■ **Problem details**:
Return every item below word for word, with no changes.

■ **Dataset entries**:

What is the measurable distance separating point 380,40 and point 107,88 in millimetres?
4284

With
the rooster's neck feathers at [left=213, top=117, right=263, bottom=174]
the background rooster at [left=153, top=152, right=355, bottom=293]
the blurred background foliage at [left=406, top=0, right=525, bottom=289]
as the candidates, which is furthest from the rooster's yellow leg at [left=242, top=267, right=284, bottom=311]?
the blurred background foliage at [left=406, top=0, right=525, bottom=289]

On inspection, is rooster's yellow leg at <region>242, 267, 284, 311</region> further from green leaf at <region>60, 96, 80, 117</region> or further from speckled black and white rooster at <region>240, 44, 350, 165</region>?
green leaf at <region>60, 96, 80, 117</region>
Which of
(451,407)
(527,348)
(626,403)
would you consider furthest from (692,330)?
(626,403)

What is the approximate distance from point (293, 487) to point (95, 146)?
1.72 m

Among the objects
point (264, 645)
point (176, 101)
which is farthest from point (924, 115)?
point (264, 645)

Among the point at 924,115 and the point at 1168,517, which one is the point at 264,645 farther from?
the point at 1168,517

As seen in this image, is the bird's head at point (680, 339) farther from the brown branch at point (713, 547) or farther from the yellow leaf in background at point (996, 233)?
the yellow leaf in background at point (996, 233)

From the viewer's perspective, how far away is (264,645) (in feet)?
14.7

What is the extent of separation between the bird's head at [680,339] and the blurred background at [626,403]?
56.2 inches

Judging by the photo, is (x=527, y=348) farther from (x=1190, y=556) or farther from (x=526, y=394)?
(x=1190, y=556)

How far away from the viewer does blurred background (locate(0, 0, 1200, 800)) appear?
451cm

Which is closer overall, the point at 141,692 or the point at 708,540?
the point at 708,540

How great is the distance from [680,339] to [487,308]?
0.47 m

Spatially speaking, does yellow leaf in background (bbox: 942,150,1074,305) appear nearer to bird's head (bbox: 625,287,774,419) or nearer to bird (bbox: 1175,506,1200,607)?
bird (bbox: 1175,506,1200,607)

■ **Task response**:
What is the measurable distance separating point 380,40 and point 107,88 in millimetres?
4284

With
the rooster's neck feathers at [left=213, top=117, right=263, bottom=174]
the background rooster at [left=153, top=152, right=355, bottom=293]
the blurred background foliage at [left=406, top=0, right=525, bottom=289]
as the candidates, which is furthest from the rooster's yellow leg at [left=242, top=267, right=284, bottom=311]?
the blurred background foliage at [left=406, top=0, right=525, bottom=289]

On inspection, is rooster's yellow leg at <region>242, 267, 284, 311</region> further from green leaf at <region>60, 96, 80, 117</region> or further from speckled black and white rooster at <region>240, 44, 350, 165</region>?
green leaf at <region>60, 96, 80, 117</region>
Which of
(451,407)
(527,348)
(626,403)
would you consider furthest from (692,330)?
(626,403)

What is the approximate distance from point (293, 487) to point (95, 146)?
1.72 m

Among the objects
point (264, 645)
point (176, 101)
which is farthest from point (924, 115)?
point (264, 645)

Among the point at 924,115 and the point at 1168,517, which one is the point at 264,645 farther from?
the point at 1168,517

As seen in this image, is the bird's head at point (680, 339) farther from the brown branch at point (713, 547) or farther from the yellow leaf in background at point (996, 233)?
the yellow leaf in background at point (996, 233)

From the viewer's perspective, how far away is (264,645) (in feet)?
14.7

What is the extent of separation between the bird's head at [680,339] and the blurred background at [626,403]?
56.2 inches

Judging by the photo, is (x=527, y=348) farther from (x=1190, y=556) or farther from (x=526, y=394)?
(x=1190, y=556)

How far away from the viewer does blurred background (locate(0, 0, 1200, 800)) appear?
451cm

Which is closer overall, the point at 141,692 or the point at 708,540?
the point at 708,540

How great is the distance from [680,339] to [487,308]?
0.47 m

Spatially speaking, does yellow leaf in background (bbox: 942,150,1074,305) appear nearer to bird's head (bbox: 625,287,774,419) or nearer to bird (bbox: 1175,506,1200,607)?
bird (bbox: 1175,506,1200,607)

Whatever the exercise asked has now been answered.